A view of the lake Sembakkam in Chennai, showcasing its vast expanse and development all around.
Lake Sembakkam A view of the lake Sembakkam in Chennai, showcasing its vast expanse and development all around. © TNC-India

Stories in India

Changing Chennai’s Water Story By Restoring Its Wetlands

More than 85% of the wetlands in Chennai have been lost over the last three decades.

The last remaining natural wetland of Chennai—Pallikaranai—is easy to miss amid the urban spread of roads and buildings all around. The mere 10% that’s left is vaguely reminiscent of the 6,000 hectares that this wetland once covered in the 1960s. Pallikaranai represents the story of more than 90% of Chennai’s wetlands, which have been degraded or lost due to rapid and unplanned urbanisation. This is impacting the quality of life of its residents as they grapple with issues of water security, as well as the city’s environment and urban biodiversity. This degradation has compromised Chennai’s resilience against storms, floods and drought, as its wetlands can no longer absorb excess water during floods, nor provide adequate surface and groundwater during droughts.

In the aftermath of the 2015 floods that devastated the city, the Corporation of Chennai prioritised the restoration of 200 wetlands as part of its Smart Cities Initiative and disaster mitigation plans. We are working with partners—Care Earth Trust and the Indian Institute of Technology (Madras)—to support this effort by demonstrating a science-based wetland restoration plan that can be replicated across the city. Our aim is to bring together diverse stakeholders—NGOs, research institutions, corporates and citizens—and work collectively to transform Chennai into a city of thriving lakes.

A wetland is any land area that can hold surface water and support aquatic flora and fauna. In urban spaces, wetlands occur as lakes, ponds, marshlands, and swamps.
The Wonder of Wetlands A wetland is any land area that can hold surface water and support aquatic flora and fauna. In urban spaces, wetlands occur as lakes, ponds, marshlands, and swamps. © TNC

Restoring Sembakkam Lake

We are piloting our restoration efforts on Sembakkam lake, one of the 54 lakes that drain into the Pallikaranai wetland. This 100 acre lake is surrounded by residential colonies and has degraded over time due to excessive silt accumulation, untreated sewage disposal, solid waste dumping and illegal encroachment. Restoring this lake will have multiple benefits for the communities living around and the environment. It will also contribute towards improving the health of its surrounding interconnected lakes and, in turn, the Pallikaranai wetland.

“What’s unique about our approach is that we are undertaking a scientific study of roughly 12 sq km area around Sembakkam which forms the watershed of this lake," says Alpana Jain, Manager of our Cities Programme and lead for this project. "This will enable us to identify interventions that improve the hydrology and natural habitats of the entire watershed, along with addressing environmental challenges faced by the lake.”

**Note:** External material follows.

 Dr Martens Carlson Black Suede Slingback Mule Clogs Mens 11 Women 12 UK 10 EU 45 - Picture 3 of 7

Under the leadership of IIT Madras, we will understand the water quality, groundwater levels, soil composition and depth, sources of siltation and sewage, and blockages in inlet and outlet channels connecting Sembakkam to other lakes. Along with the standard interventions such as removing silt, weeds and cleaning up solid waste from the area, we will also address critical issues of sewage discharge through natural treatment methods such as constructed wetlands and floating islands integrated with DEWATS system. A strong focus will be to find solutions together with the local authorities by presenting scientific data about the impact of sewage discharge on the lake’s health. Further, we will re-establish connectivity between Sembakkam and surrounding lakes which together flow into the Pallikaranai wetland by unblocking inlet and outlet channels, thereby improving the hydrology of the entire region.

Engaging communities for long-term impact

The local communities living around Sembakkam lake are its real custodians who can play an important role in ensuring maintenance of the lake once it is revived to good health. Without their support, these restoration efforts will not have a lasting impact.

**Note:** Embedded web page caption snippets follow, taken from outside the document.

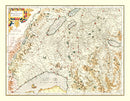 Vintage Map of Switzerland (Das Wiflispurgergou), 1623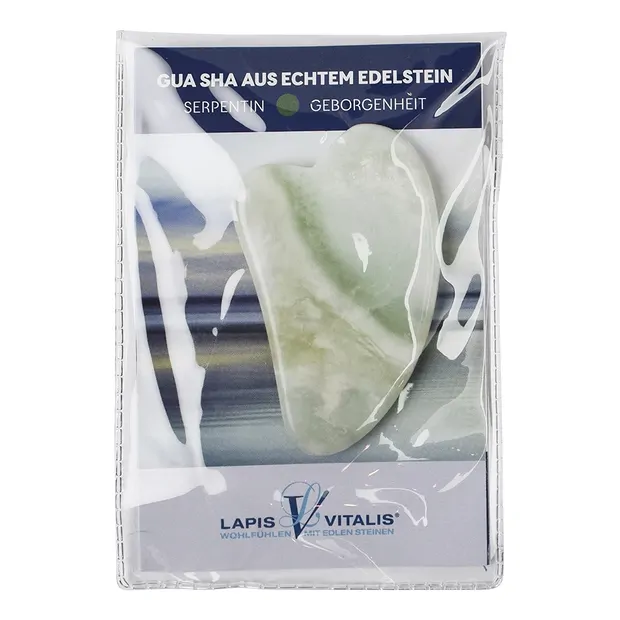Gua Sha Serpentin (grün) | Schreier Großhändler Edelsteine, Heilsteine & Schmuck
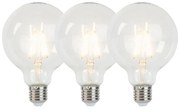 3 db E27 tompítható LED-izzólámpa G95 5W 470 lm 2700K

“We are regularly engaging with community members to encourage participation in restoration from the start," says Nisha Priya, Project Manager, who is overseeing project implementation on the ground. "We aim to involve them in clean-up drives to remove solid waste, conduct surveys to document the biodiversity around the lake, undertake health assessment of the lake to measure water quality and participate in plantation drives to improve the natural habitat around the lake. We want to inculcate a sense of responsibility among the community towards their lake and experience the ecosystem services it provides towards their well-being.”

We are regularly engaging with community members to encourage participation in restoration from the start.

Project Manager

Catalysing impact at scale

Our long-term vision is to catalyse science-based wetland restoration efforts across the city, so its wetlands can provide ecosystem services for people and nature. To this end, we are creating a knowledge network to gather experiences on wetland restoration efforts from diverse stakeholders.

We will use this information, along with our own experience at Sembakkam lake to create a set of wetland restoration best practice guidelines. We aim to present this to the Corporation of Chennai as a tried and tested wetland restoration model that can inform their efforts across the city.